▶ _Required work_: Your copy of the material must match it exactly, except that pictures are dropped.
— Start of Working data —
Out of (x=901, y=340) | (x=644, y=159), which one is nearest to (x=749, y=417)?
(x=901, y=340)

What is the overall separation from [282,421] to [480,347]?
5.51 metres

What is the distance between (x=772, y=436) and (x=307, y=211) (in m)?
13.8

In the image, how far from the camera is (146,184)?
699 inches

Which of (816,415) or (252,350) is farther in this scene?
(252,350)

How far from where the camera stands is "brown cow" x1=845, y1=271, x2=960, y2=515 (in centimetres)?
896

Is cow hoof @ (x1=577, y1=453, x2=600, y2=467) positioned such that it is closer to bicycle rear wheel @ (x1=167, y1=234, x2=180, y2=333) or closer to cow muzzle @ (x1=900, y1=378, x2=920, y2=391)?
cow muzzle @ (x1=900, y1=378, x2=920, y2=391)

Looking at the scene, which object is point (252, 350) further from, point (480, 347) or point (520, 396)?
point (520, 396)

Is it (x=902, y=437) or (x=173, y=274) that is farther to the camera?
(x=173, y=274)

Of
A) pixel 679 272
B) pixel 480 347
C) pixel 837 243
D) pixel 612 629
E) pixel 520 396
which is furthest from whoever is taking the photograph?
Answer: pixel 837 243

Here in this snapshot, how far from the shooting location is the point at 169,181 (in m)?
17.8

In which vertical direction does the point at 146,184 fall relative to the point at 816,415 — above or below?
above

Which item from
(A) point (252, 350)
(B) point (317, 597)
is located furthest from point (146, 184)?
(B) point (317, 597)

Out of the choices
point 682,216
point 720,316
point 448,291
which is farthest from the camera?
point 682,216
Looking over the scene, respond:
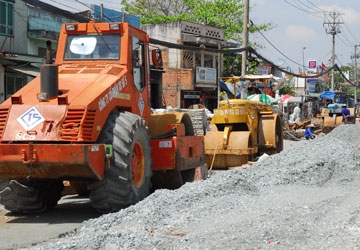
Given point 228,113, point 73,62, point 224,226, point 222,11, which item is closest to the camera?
point 224,226

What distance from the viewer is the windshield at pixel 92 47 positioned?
10.1 meters

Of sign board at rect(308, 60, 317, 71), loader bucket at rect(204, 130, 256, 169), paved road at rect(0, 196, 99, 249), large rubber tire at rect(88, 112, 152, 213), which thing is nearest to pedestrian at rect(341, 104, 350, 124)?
loader bucket at rect(204, 130, 256, 169)

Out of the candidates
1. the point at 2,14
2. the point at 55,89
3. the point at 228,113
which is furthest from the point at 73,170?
the point at 2,14

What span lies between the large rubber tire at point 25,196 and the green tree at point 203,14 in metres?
36.3

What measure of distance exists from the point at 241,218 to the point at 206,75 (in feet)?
105

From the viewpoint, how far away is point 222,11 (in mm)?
47656

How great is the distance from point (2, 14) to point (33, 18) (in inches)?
91.6

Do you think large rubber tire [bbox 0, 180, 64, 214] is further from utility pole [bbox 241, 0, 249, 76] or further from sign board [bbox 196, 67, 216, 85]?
sign board [bbox 196, 67, 216, 85]

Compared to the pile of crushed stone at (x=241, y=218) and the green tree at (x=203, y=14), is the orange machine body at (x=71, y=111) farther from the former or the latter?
the green tree at (x=203, y=14)

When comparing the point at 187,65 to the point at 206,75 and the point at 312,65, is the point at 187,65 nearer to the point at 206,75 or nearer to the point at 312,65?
the point at 206,75

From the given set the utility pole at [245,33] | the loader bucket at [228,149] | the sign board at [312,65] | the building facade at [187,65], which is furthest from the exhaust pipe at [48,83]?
the sign board at [312,65]

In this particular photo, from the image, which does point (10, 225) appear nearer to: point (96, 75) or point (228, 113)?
point (96, 75)

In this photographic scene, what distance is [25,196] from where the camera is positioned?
9.33 metres

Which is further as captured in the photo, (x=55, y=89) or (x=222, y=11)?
(x=222, y=11)
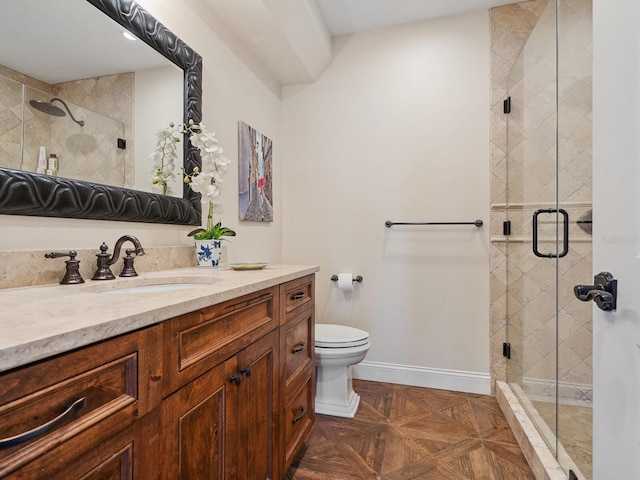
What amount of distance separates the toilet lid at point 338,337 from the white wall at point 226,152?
66 centimetres

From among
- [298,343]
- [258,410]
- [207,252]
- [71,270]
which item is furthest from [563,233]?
[71,270]

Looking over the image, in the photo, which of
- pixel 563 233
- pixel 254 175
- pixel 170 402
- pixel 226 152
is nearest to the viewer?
pixel 170 402

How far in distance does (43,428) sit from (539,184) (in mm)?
2113

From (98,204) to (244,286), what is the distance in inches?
23.5

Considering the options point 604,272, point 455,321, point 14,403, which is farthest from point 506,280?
point 14,403

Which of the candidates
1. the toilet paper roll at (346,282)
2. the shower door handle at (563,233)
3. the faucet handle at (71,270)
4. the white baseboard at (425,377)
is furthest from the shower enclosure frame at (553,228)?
the faucet handle at (71,270)

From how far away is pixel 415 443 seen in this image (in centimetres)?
165

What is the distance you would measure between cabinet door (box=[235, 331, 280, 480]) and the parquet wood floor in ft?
A: 1.33

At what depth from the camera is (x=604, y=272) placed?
718 mm

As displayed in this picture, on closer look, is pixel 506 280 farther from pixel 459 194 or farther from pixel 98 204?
pixel 98 204

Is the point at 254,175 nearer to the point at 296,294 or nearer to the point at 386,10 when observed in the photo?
the point at 296,294

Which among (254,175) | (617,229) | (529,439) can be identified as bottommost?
(529,439)

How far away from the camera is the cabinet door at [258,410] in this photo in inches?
38.8

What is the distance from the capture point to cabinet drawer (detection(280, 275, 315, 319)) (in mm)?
1292
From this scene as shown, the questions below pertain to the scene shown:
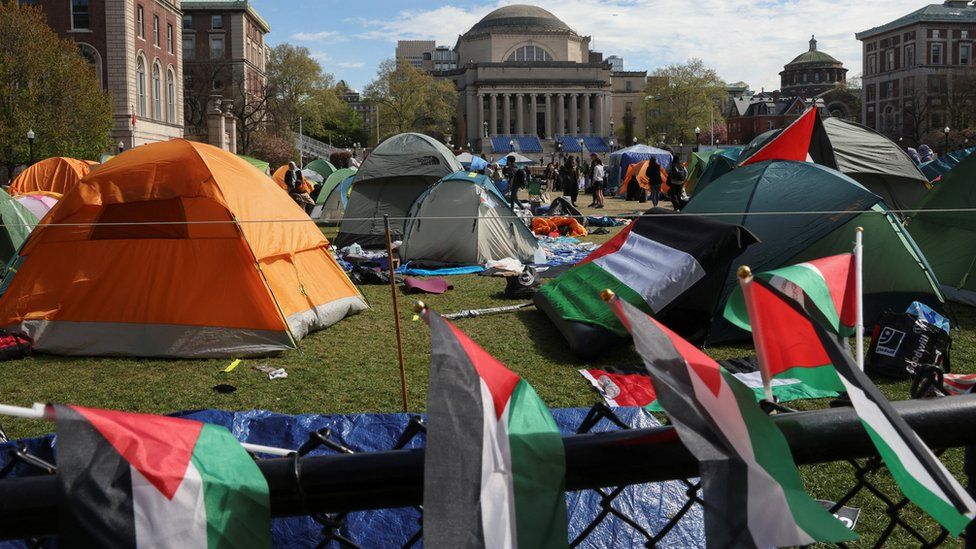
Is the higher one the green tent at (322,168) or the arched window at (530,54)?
the arched window at (530,54)

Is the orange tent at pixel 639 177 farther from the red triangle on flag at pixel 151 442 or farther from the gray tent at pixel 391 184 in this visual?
the red triangle on flag at pixel 151 442

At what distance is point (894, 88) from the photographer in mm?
85312

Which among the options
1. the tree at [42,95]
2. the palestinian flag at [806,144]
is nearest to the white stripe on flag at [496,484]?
the palestinian flag at [806,144]

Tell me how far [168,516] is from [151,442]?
0.11m

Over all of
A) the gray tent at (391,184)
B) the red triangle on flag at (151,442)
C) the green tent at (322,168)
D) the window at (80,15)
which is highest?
the window at (80,15)

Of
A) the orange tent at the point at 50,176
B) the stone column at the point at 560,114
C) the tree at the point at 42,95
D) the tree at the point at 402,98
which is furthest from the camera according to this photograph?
A: the stone column at the point at 560,114

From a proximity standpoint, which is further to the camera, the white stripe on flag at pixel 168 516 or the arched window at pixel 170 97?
the arched window at pixel 170 97

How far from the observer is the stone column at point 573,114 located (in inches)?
3895

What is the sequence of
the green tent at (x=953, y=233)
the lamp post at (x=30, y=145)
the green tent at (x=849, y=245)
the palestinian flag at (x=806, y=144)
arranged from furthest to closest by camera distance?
the lamp post at (x=30, y=145), the palestinian flag at (x=806, y=144), the green tent at (x=953, y=233), the green tent at (x=849, y=245)

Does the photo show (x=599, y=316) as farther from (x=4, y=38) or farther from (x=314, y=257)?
(x=4, y=38)

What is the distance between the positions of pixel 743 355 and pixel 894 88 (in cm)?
9095

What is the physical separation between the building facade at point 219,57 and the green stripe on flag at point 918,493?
59931 millimetres

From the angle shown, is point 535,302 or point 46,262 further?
point 535,302

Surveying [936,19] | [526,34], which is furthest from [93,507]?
[526,34]
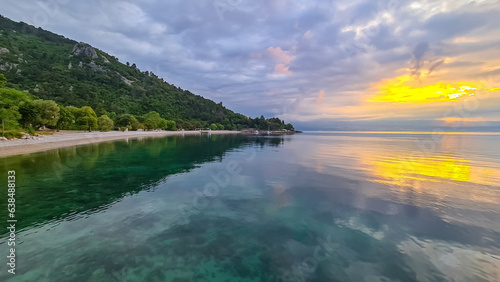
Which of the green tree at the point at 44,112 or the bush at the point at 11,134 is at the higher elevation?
— End of Working data —
▶ _Exercise output_:
Out of (x=901, y=340) | (x=644, y=159), which one is nearest to (x=749, y=417)?
(x=901, y=340)

What is the overall separation from [282,421] to [480,347]?
5.51 metres

What is the distance between (x=772, y=436) and (x=307, y=211) (in m)?
13.8

In the image, how far from the camera is (146,184)?
699 inches

Which of (816,415) or (252,350) is farther in this scene?
(252,350)

How far from where the camera stands is "brown cow" x1=845, y1=271, x2=960, y2=515 (in centimetres)?
896

Is cow hoof @ (x1=577, y1=453, x2=600, y2=467) positioned such that it is closer to bicycle rear wheel @ (x1=167, y1=234, x2=180, y2=333) or closer to cow muzzle @ (x1=900, y1=378, x2=920, y2=391)?
cow muzzle @ (x1=900, y1=378, x2=920, y2=391)

Looking at the scene, which object is point (252, 350) further from, point (480, 347) or point (520, 396)?
point (520, 396)

Is it (x=902, y=437) or (x=173, y=274) that is farther to the camera?
(x=173, y=274)

Of
A) pixel 679 272
B) pixel 480 347
C) pixel 837 243
D) pixel 612 629
E) pixel 520 396
which is furthest from whoever is taking the photograph?
Answer: pixel 837 243

Here in this snapshot, how far from the shooting location is the point at 169,181 (in m)?
17.8

In which vertical direction does the point at 146,184 fall relative to the point at 816,415 — above or below?
above

Which item from
(A) point (252, 350)
(B) point (317, 597)
is located furthest from point (146, 184)?
(B) point (317, 597)

Out of the choices
point 682,216
point 720,316
point 448,291
which is farthest from the camera?
point 682,216
Looking over the scene, respond:
Given point 228,113, point 73,62, point 224,226, point 222,11, which item is closest to the camera?
point 224,226

What distance from the viewer is the windshield at pixel 92 47 positioned?
10.1 meters

Of sign board at rect(308, 60, 317, 71), loader bucket at rect(204, 130, 256, 169), paved road at rect(0, 196, 99, 249), large rubber tire at rect(88, 112, 152, 213), which thing is nearest to pedestrian at rect(341, 104, 350, 124)?
loader bucket at rect(204, 130, 256, 169)

Out of the candidates
1. the point at 2,14
2. the point at 55,89
3. the point at 228,113
which is furthest from the point at 73,170?
the point at 2,14

What span lies between the large rubber tire at point 25,196 and the green tree at point 203,14 in metres?
36.3

What measure of distance exists from the point at 241,218 to the point at 206,75 (in feet)?
105

From the viewpoint, how far away is point 222,11 (in mm)?
47656

How great is the distance from point (2, 14) to point (33, 18) (in inches)?
91.6

Do you think large rubber tire [bbox 0, 180, 64, 214] is further from utility pole [bbox 241, 0, 249, 76] or further from sign board [bbox 196, 67, 216, 85]?
sign board [bbox 196, 67, 216, 85]

Compared to the pile of crushed stone at (x=241, y=218) and the green tree at (x=203, y=14), is the orange machine body at (x=71, y=111) farther from the former or the latter?
the green tree at (x=203, y=14)

When comparing the point at 187,65 to the point at 206,75 and the point at 312,65, is the point at 187,65 nearer to the point at 206,75 or nearer to the point at 312,65?
the point at 206,75

From the given set the utility pole at [245,33] | the loader bucket at [228,149] | the sign board at [312,65] | the building facade at [187,65], which is furthest from the exhaust pipe at [48,83]?
the sign board at [312,65]

In this particular photo, from the image, which does point (10, 225) appear nearer to: point (96, 75) or point (228, 113)?
point (96, 75)

In this photographic scene, what distance is [25,196] from where the camera is positioned?
9.33 metres

Which is further as captured in the photo, (x=55, y=89) or (x=222, y=11)?
(x=222, y=11)
What amount of distance separates the toilet lid at point 338,337 from the white wall at point 226,152?
66 centimetres

From among
- [298,343]
- [258,410]
- [207,252]
- [71,270]
which item is furthest from [563,233]?
[71,270]

Looking over the image, in the photo, which of
- pixel 563 233
- pixel 254 175
- pixel 170 402
- pixel 226 152
is nearest to the viewer?
pixel 170 402

How far in distance does (43,428) sit from (539,184) (in mm)?
2113

From (98,204) to (244,286), what is the distance in inches?
23.5

Considering the options point 604,272, point 455,321, point 14,403, which is farthest from point 506,280?
point 14,403

Which of the candidates
1. the toilet paper roll at (346,282)
2. the shower door handle at (563,233)
3. the faucet handle at (71,270)
4. the white baseboard at (425,377)
is furthest from the shower enclosure frame at (553,228)?
the faucet handle at (71,270)

From how far away is pixel 415 443 seen in this image (in centimetres)?
165

What is the distance you would measure between cabinet door (box=[235, 331, 280, 480]) and the parquet wood floor in ft?
A: 1.33

At what depth from the camera is (x=604, y=272) placed?
718 mm

As displayed in this picture, on closer look, is pixel 506 280 farther from pixel 459 194 or farther from pixel 98 204?
pixel 98 204

Is the point at 254,175 nearer to the point at 296,294 or nearer to the point at 386,10 when observed in the photo?
the point at 296,294

Which among (254,175) | (617,229) | (529,439) can be identified as bottommost?
(529,439)

How far away from the camera is the cabinet door at [258,410] in this photo in inches?
38.8

What is the distance from the capture point to cabinet drawer (detection(280, 275, 315, 319)) (in mm)?
1292
From this scene as shown, the questions below pertain to the scene shown:
Is the higher one the green tent at (322,168) or the arched window at (530,54)?
the arched window at (530,54)

Is the orange tent at pixel 639 177 farther from the red triangle on flag at pixel 151 442 or farther from the gray tent at pixel 391 184 in this visual?
the red triangle on flag at pixel 151 442

At what distance is point (894, 88) from the photographer in mm?
85312

Which among the options
1. the tree at [42,95]
2. the palestinian flag at [806,144]
is nearest to the white stripe on flag at [496,484]?
the palestinian flag at [806,144]

Tell me how far [168,516] is from [151,442]?
0.11m

Over all of
A) the gray tent at (391,184)
B) the red triangle on flag at (151,442)
C) the green tent at (322,168)
D) the window at (80,15)
which is highest?
the window at (80,15)

Of
A) the orange tent at the point at 50,176
B) the stone column at the point at 560,114
C) the tree at the point at 42,95
D) the tree at the point at 402,98
which is furthest from the camera according to this photograph?
A: the stone column at the point at 560,114

From a proximity standpoint, which is further to the camera, the white stripe on flag at pixel 168 516 or the arched window at pixel 170 97?
the arched window at pixel 170 97

How far from the observer is the stone column at point 573,114 located (in inches)?
3895

What is the sequence of
the green tent at (x=953, y=233)
the lamp post at (x=30, y=145)
the green tent at (x=849, y=245)
the palestinian flag at (x=806, y=144)
arranged from furthest to closest by camera distance?
the lamp post at (x=30, y=145), the palestinian flag at (x=806, y=144), the green tent at (x=953, y=233), the green tent at (x=849, y=245)

Does the photo show (x=599, y=316) as farther from (x=4, y=38) or farther from (x=314, y=257)?
(x=4, y=38)

What is the distance between the positions of pixel 743 355 and pixel 894 88 (in cm)?
9095

What is the physical separation between the building facade at point 219,57 and the green stripe on flag at point 918,493?
59931 millimetres

From the angle shown, is point 535,302 or point 46,262 further?
point 535,302

Surveying [936,19] | [526,34], which is furthest from [93,507]?
[526,34]
Which of the green tree at the point at 44,112 or the bush at the point at 11,134 is at the higher elevation?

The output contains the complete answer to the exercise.